Denklik konusunda kimi açıklamalar olduğunu, 100 bin kişinin denklik mağduru olduğunun söylendiğini belirten Özvar, bu hususta bir çalışma yaptırdığını kaydetti. Özvar, “19 bin müracaat var. Bekleyen 7 bin civarında müracaat var. Beklemelerin temel niçini de memleketler arası teyitle alakalı. Avrupa ve ABD’nin tanınan alınan üniversitelerinden alınan diplomalarda süreç fazlaca hızlandı lakin birtakım ülkelerin üniversiteleri için büyükelçiliklerle yazışmalar yapılıyor ve diplomanın uydurma olup olmadığı inceleniyor.” diye konuştu.

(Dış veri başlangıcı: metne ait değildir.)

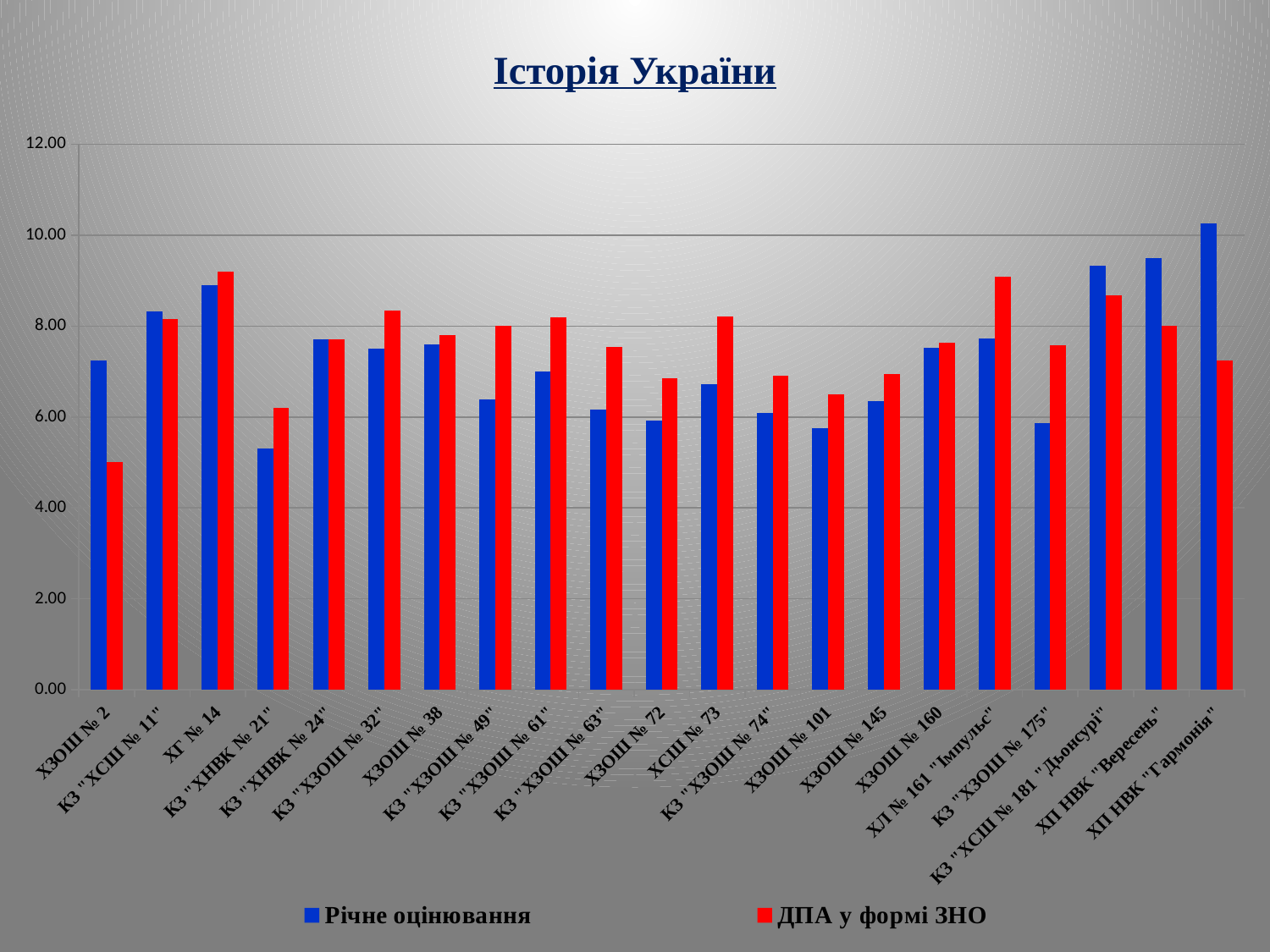
Is the Річне оцінювання value for ХП НВК "Гармонія" greater or less than 10.00? greater How many series does the legend list? 2 What is the title of the chart? Історія України Which school has the lowest value for Річне оцінювання? КЗ "ХНВК № 21" What kind of chart is shown on the slide? bar chart For ХЗОШ № 2, which is larger: Річне оцінювання or ДПА у формі ЗНО? Річне оцінювання Which school has the highest value for Річне оцінювання? ХП НВК "Гармонія" How many schools (categories) are shown on the x axis? 21 Is the ДПА у формі ЗНО value for ХЗОШ № 2 greater or less than 6.00? less For ХСШ № 73, which is larger: Річне оцінювання or ДПА у формі ЗНО? ДПА у формі ЗНО Is the ДПА у формі ЗНО value for ХЛ № 161 "Імпульс" greater or less than 8.00? greater Which school has the lowest value for ДПА у формі ЗНО? ХЗОШ № 2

Bazı ülkelerde parayla kayıt yaptırıp okuyan öğrenciler olduğuna işaret eden Özvar, “Buraya geldiklerinde diplomaların denkliğinde kasvetler ortaya çıkabiliyor. Sisteme girip hangi üniversitelerin diplomaları tanınıyor ona bakmak gerekir. Kimi aracı kümeler öğrencileri suistimal ediyorlar. Bunlar vasıtasıyla yurt dışına kayıt yaptırmaktan kaçınsınlar. Burada muazzam bir piyasa var. Bir de FETÖ’nün hakimiyetinde FETÖ’cülerin verdiği diplomalar var Türkiye’nin tanımadığı.” açıklamasında bulundu.

Haber Sitelerinden Alıntı Yapılmıştır.